## REQUIRED WORK
The answer is to be an exact copy of the lines below running from the line with "Un divano letto" down to the line with "The altar decorations", both ends included, and nothing more.

## DATA UNDER STUDY
--*--

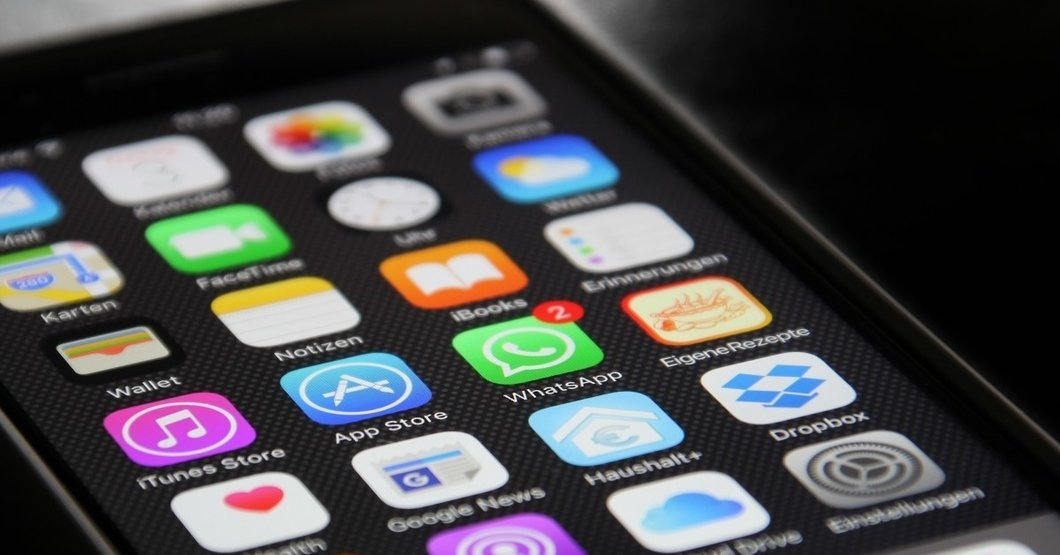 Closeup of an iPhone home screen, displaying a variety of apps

--*--

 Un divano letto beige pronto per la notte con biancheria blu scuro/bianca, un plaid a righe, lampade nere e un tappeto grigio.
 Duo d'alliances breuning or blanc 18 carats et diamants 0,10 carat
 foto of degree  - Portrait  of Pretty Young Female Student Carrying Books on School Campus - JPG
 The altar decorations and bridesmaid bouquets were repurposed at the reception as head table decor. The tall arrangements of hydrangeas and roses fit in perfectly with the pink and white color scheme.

--*--

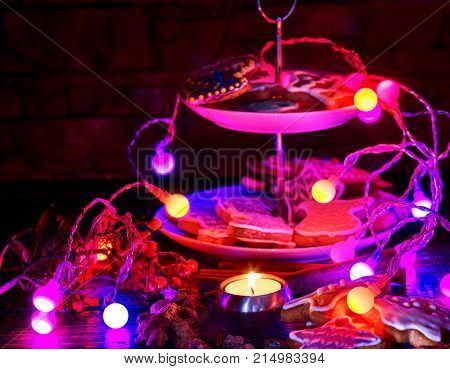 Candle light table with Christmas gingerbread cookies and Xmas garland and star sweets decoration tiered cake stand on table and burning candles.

--*--

## RESPONSE
 Un divano letto beige pronto per la notte con biancheria blu scuro/bianca, un plaid a righe, lampade nere e un tappeto grigio.
 Duo d'alliances breuning or blanc 18 carats et diamants 0,10 carat
 foto of degree  - Portrait  of Pretty Young Female Student Carrying Books on School Campus - JPG
 The altar decorations and bridesmaid bouquets were repurposed at the reception as head table decor. The tall arrangements of hydrangeas and roses fit in perfectly with the pink and white color scheme.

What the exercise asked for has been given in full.